Former Delhi Congress chief Ajay Maken on Monday castigated party leader Milind Deora for praising the Arvind Kejriwal-led Aam Aadmi Party government for doubling its revenue, asking him to leave the party and “propagate half-baked facts”.

On Sunday, Deora praised Kejriwal after he was sworn in as the Delhi chief minister for the third straight term. “Sharing a lesser-known and welcome fact the Arvind Kejriwal-led Delhi Government doubled its revenues to Rs 60,000 crore and maintained a revenue surplus over the last 5 years,” the former Mumbai Congress chief tweeted. “Food for thought: Delhi is now one of India’s most fiscally prudent governments.”

Maken hit out at Deora for his comments and referred to compound annual growth rate figures to criticise him. “Brother, you want to leave INC India-please do-then propagate half baked facts,” he said in a tweet.

He compared the revenue generation from 1997-’98 onwards and said that during the Congress rule in 2013-’14 the revenue was Rs 37,459 crore, which grew at 14.87%. Maken said this has come down to Rs 60,000 crore in 2019-’20, a growth rate of only 9.90%.

Replying to this, Deora said he would not undermine Sheila Dikshit’s “stellar performance” as the Delhi chief minister. “That’s your specialty,” he added. “But it’s never too late to change! Instead of advocating an alliance with AAP, if only you had highlighted Sheila ji’s achievements, INC India would’ve been in power today.”
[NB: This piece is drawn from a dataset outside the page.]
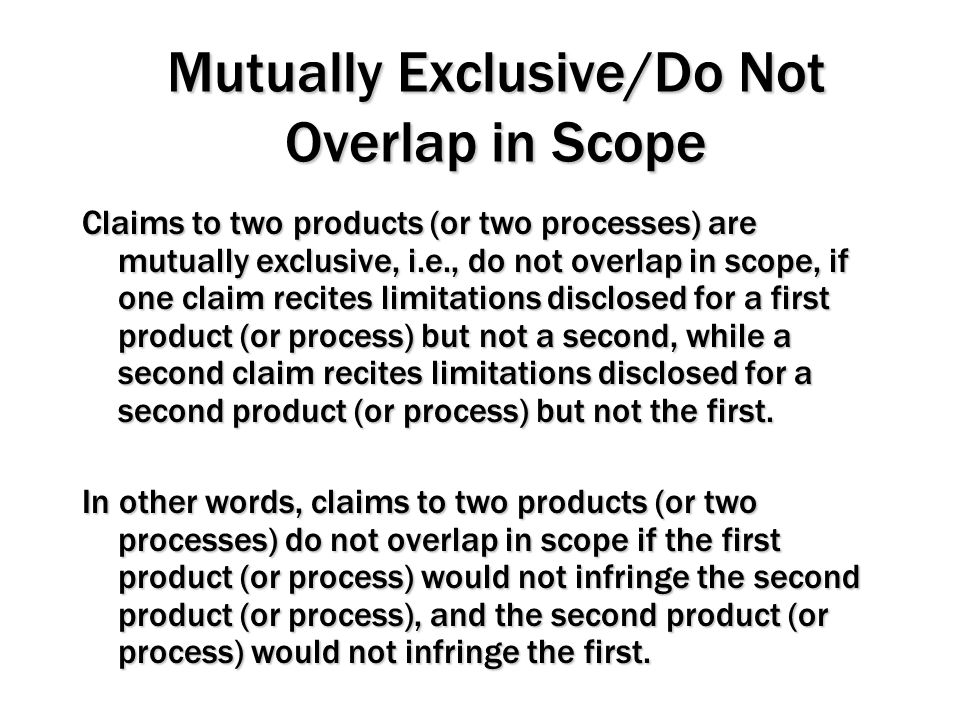 Mutually Exclusive/Do Not Overlap in Scope Claims to two products (or two processes) are mutually exclusive, i.e., do not overlap in scope, if one cla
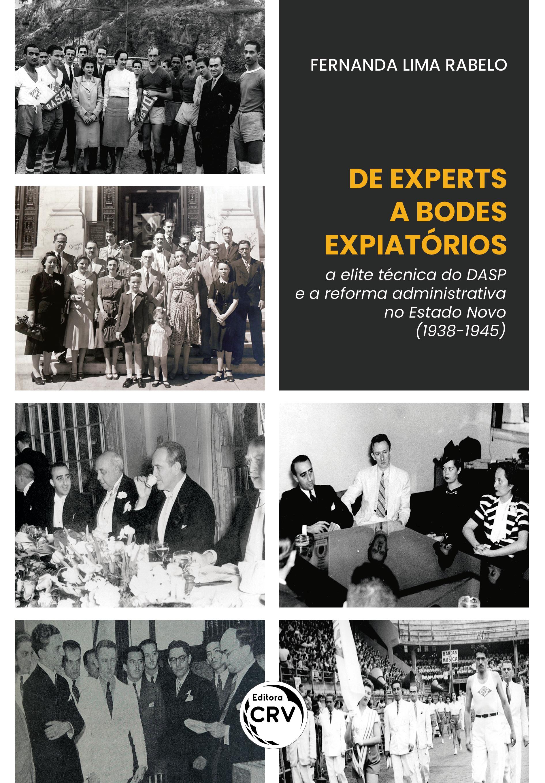 """Capa do livro: DE EXPERTS A """"BODES EXPIATÓRIOS"""": <br> A elite técnica do DASP e a reforma administrativa no Estado Novo (1938-1945)"""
Sheila Dikshit served as Delhi’s chief minister for 15 years from 1998 to 2013. She died in July last year at the age of 81.
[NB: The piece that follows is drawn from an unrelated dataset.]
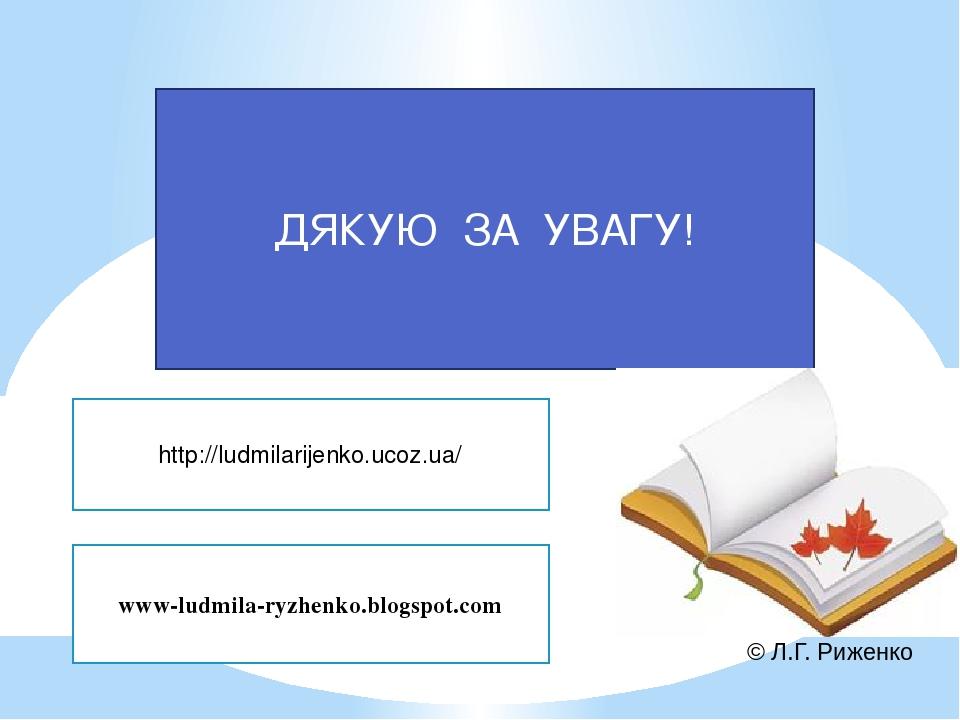 ДЯКУЮ ЗА УВАГУ! www-ludmila-ryzhenko.blogspot.com http://ludmilarijenko.ucoz.ua/ © Л.Г. Риженко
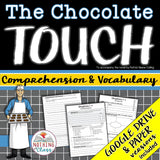 The Chocolate Touch: Comprehension and Vocabulary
Maken had advocated an alliance with the Aam Aadmi Party in Delhi ahead of last year’s Lok Sabha elections and was willing to give up his candidature from the New Delhi seat if it worked. Maken represented the New Delhi constituency twice in the Lok Sabha.

The Aam Aadmi Party swept the Assembly polls last week, winning 62 seats, to secure a third consecutive term in the national Capital. Its primary opposition, the Bharatiya Janata Party, won only eight seats but was able to increase its vote share from 32% to 38.51%.

The Congress replicated its poor performance from the 2015 Assembly elections with its vote share shrinking below 5%. At least 63 Congress candidates lost their deposits after the results were declared.